Case Study: Why Canyon Brewing won’t be going back to pen and paper

Overlooking Shotover River just outside Queenstown, New Zealand, Canyon Brewing is growing their customer base, and their business.

 

The restaurant and beer-garden specialises in modern, Kiwi cuisine, while their micro brewery has a core range of six beers – plus a range of seasonal beverages – which are sold throughout restaurants, bars and supermarkets in New Zealand’s South Island. Co-Owner Jimmy Nicholson says the venue sources its produce locally and sustainably, and is now launching its beer product across North Island.

 

“We planted barley on our farm in Jack’s Point, and at a local farm in Arrowtown [and] will be aiming to bring this into production for the summer. For the restaurant, we are in the process of bringing pasture to plate to the restaurant, with the ability to start hand-selecting angus beef and merino lambs in the new year. We [also] use spent grain from the brewery in our woodfire pizza dough. The grain not used is packaged, taken back to the farm and used as feed for the cattle,” Nicholson says.

 

 

“We’ve been collaborating with local businesses as well. We recently did one with a sake [distillery] in Queenstown, New Zealand – using their rice and incorporating it into a Japanese style rice lager.

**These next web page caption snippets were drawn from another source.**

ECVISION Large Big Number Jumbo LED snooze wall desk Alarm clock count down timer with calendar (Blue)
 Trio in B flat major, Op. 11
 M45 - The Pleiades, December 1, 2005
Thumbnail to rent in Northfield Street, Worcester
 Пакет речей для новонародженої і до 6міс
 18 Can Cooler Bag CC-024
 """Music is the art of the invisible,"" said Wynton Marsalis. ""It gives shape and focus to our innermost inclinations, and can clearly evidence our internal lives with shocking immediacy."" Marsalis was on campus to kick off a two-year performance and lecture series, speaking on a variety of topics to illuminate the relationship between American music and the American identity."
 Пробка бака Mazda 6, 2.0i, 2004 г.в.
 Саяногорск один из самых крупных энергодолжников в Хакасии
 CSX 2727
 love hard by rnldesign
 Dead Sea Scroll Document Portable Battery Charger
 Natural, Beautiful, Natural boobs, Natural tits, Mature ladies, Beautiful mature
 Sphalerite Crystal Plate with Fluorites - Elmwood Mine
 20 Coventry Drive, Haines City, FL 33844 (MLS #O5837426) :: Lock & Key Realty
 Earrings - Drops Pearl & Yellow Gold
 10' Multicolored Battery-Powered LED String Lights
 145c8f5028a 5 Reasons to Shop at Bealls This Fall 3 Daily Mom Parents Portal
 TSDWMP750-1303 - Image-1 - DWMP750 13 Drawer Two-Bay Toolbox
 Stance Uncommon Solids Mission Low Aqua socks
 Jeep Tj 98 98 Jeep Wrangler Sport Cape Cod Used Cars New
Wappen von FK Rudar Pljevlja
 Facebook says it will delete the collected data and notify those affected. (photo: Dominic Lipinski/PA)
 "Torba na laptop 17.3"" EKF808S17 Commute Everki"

We’ve tried to keep everything relaxed and casual, while [placing an emphasis] on quality produce and keeping it in the regions.”

 

Nicholson brought ResDiary to Canyon Brewing last year after using it at a different venue. He says it’s a user-friendly and intuitive system that enables the venue – which can host up to 150 seated, or 250 standing patrons – to take and manage online bookings.

 

 

“We tend to use ResDiary in the restaurant for our day-to-day shift and booking management. The program integrates walk-ins, takes reservations through Google and our website, and [links] bookings straight into the diary. [Often] customers will visit the brewery, check the website and book online for a return visit,” he says.

 

“It was a no-brainer to put it in really.”

 

“It’s helped to grow the brewery and the presence of the restaurant”

 

Canyon Brewing’s patronage is typically divided by a 50/50 split between walk-ins and bookings. But, as the venue has started to make a name for itself, they’ve seen an uptake in reservations through ResDiary.  

 

They typically use ResDiary’s table grid, which allows the team to view which tables are available or taken, and move bookings around accordingly. Nicholson says the colour-code function – which reflects a range of actions including (but not limited to) who has booked, how they’ve booked and the progression of a meal – help the team see and identify subtle things that are happening in a big space.

 

 

“We love that the program detects walk-ins in the system, and when we take a booking, we try to incorporate as many booking notes as possible [such as dietary requirements or celebrations] in order to personalise service. We can use the information that we get from ResDiary, and send it to our [subscribers],” he says.

 

“It’s increased our database 10-fold which is awesome, and has … helped to grow the brewery, the presence of the restaurant and let [clients] know what we’re doing.”

 

He adds that they inform customers who are stored in their database of upcoming events, including live music and open mic nights and collaborations with organisations such as the Movember charity. They also use their database to customise the dining experience for returning customers.

 

For repeat customers who booked under the same profile, we can see what their preferences are. For example, we might know that they enjoy their meal sequence in a certain way, or enjoy a rosé with their meal,” Nicholson says.

 

“Seeing how they like their service allows us to go to the table and say, ‘can I get you guys a rosé.’ It can make the customer feel valued, and add to that experience.

 

It makes service so much easier.

 

With Canyon Brewing running large events and function packages – with opportunities for partial or full venue hire – the venue regularly uses close-outs, with banners notifying staff that a private event is happening. They also use close-outs to stagger bookings so as to prevent a rush of customers coming in at the same time.

 

“Closing off areas or parts of the day helps to organise the flow of service, and can make shifts more efficient, as staff can see what’s going on. We can merge tables and control [walk-ins if] the venue becomes busy. It’s great software.”

 

 

Nicholson adds they are open to using more ResDiary facilities, and are looking to utilise ResDiary as much as possible in the future.

 

“We use [ResDiary] for pretty much everything – events, close-outs, data, walk-ins; the whole works. If there are more ways of using the program, and making everything more efficient, we will look to [do that],” he says.

 

I don’t think we’ll be running bookings through a pen and paper any time soon.”

Disclaimer: This guide is general in nature and does not take into account your individual circumstances. Before acting on any information, you should consider whether this is right for your business.